To create these standards, the ISSB has built on the work of other sustainability disclosure standards, such as the Climate Disclosure Standards Board (CDSB), the Task Force on Climate-related Financial Disclosures (TCFD), the Value Reporting Foundation’s Integrated Reporting Framework, and industry-based guidance from the Sustainability Accounting Standards Board (SASB).
In doing so, the ISSB has consolidated a number of different standards into one. Making it easy for companies to report on, and investors to compare on.
How the new ISSB standards will affect business
Although all public and private companies can apply IFRS S1 and IFRS S2 standards to their disclosures, the ISSB can’t mandate the application of the standards.
However, whilst companies can voluntarily apply them, in the future individual countries may decide to make reporting to these standards mandatory for large businesses. For example, the UK Government recently signalled support for the ISSB and announced that it would be establishing a mechanism for formal UK endorsement and adoption of the standards.
Those looking to apply these standards can work with disclosure frameworks such as CDP or GRI to understand what information they are required to report on moving forward.
Preparing ESG strategies for the ISSB
As mentioned earlier, the ISSB standards are not mandatory right now. However, the UK plans to adopt them in response to the EU’s CSRD (Corporate Sustainability Reporting Directive). So, companies might need to prepare for these standards sooner than they think.
Depending on where companies operate, they should review their ESG strategy (Environmental, Social, and Governance) and disclosure frameworks, making sure they align with both ISSB and CSRD requirements.
The future of the ISSB standards
The TCFD has been a leading force in the development of sustainability reporting standards. But, in a recent move, the Financial Stability Board (FSB), creators of the TCFD, has requested that the ISSB take over the monitoring and development of future standards.

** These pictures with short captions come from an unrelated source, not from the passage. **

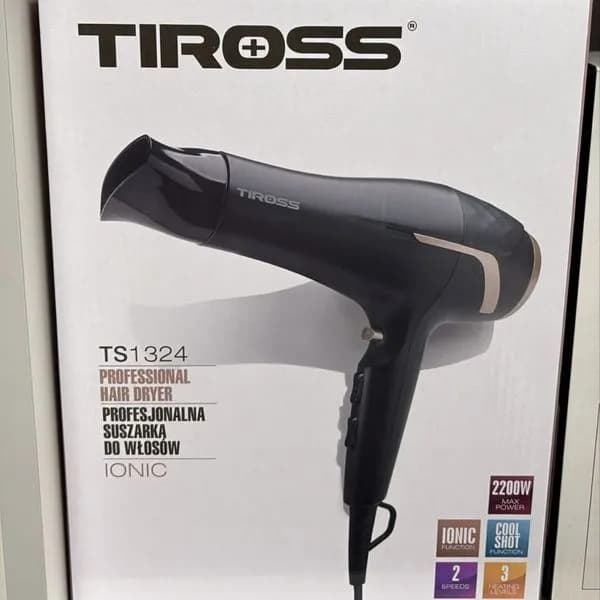 Suszarka do Włosów Tiross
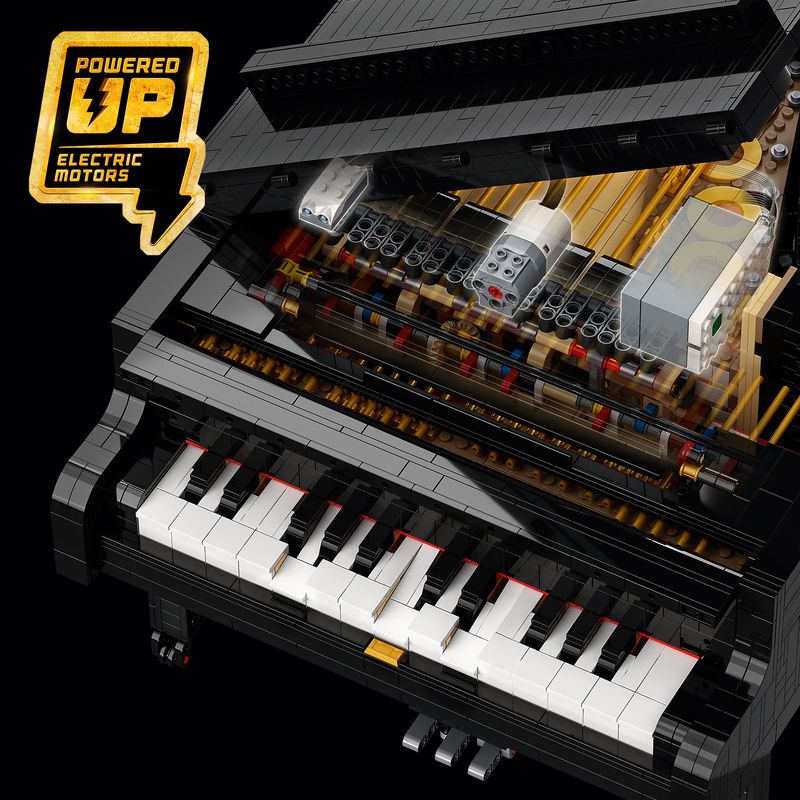 Lego ideas grand piano 21323 &gamma;&iota;&alpha; &eta;&lambda;&iota;&kappa;ί&epsilon;&sigmaf; 18+ 3662&tau;&mu;&chi;, , medium-null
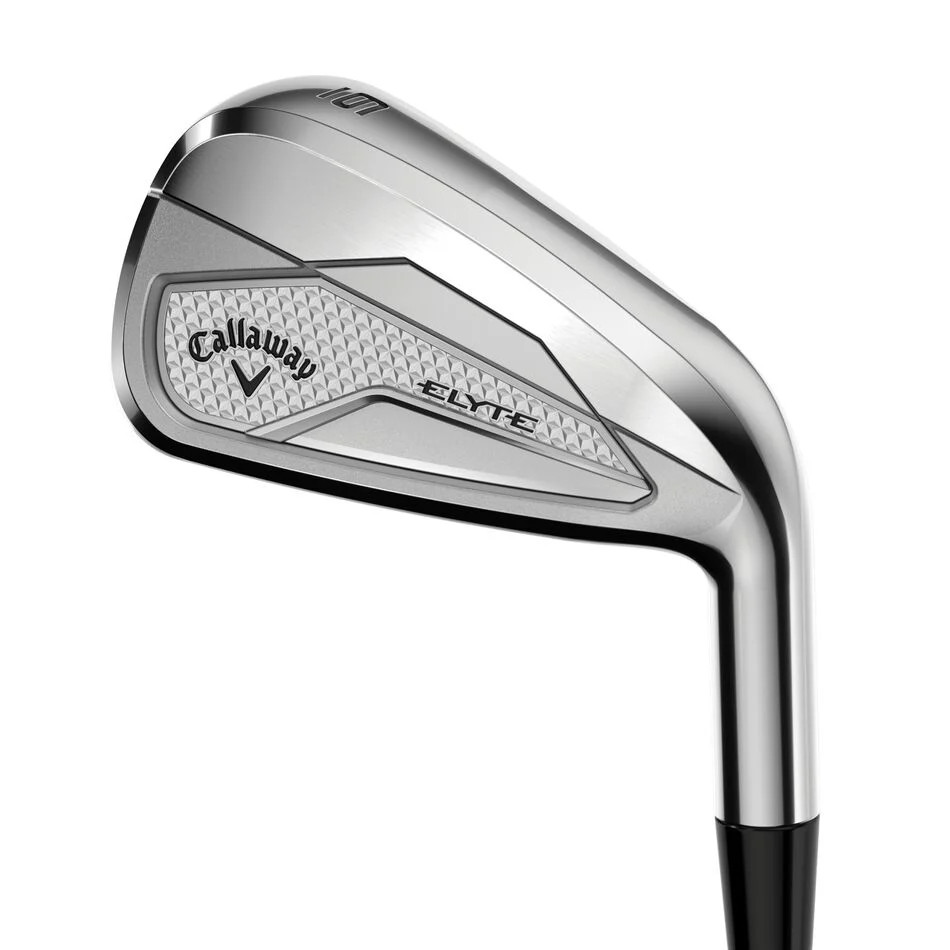 CALLAWAY ELYTE 4 IRON STEEL STIFF STANDARD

This change has been met with mixed reactions. Some see it as a positive development, as it will bring the monitoring of sustainability reporting standards in line with the global standard-setting body. Others are concerned that it could lead to a weakening of disclosure standards, as unlike the TCFD, the ISSB is not affiliated with any governmental bodies and open to corporate capture.
ISSB vs CSRD
Both the ISSB and the CSRD (Corporate Sustainability Reporting Directive) are considered the “gold standard” for the future of sustainability reporting. Offering investors, governments, and other stakeholders all the information necessary to gauge business efforts.
Both standards emphasise the importance of ESG (Environmental, Social, and Governance) performance into financial decision-making and reporting, and the CSRD will be the EU’s legally binding answer to reporting requirements. For companies who may need to report under both, there needs to be consistency in order to avoid any contradictions or confusion.
For example, there are differences between the two approaches. The primary distinction lies in their treatment of materiality. The ISSB recommends focusing solely on financially material standards, whereas the EU approach entails disclosing items that are both financially relevant and significant to the world/society.
While the ultimate level of interoperability between IFRS/ISSB and EFRAG/ESRS is yet to be determined, both standards share the common objective of establishing a global, interoperable baseline for enhanced ESG-related disclosures and EFRAG, the standard’s setter for the CSRD, has already acknowledged “the high level of interoperability reached on climate between ESRS and ISSB standards.”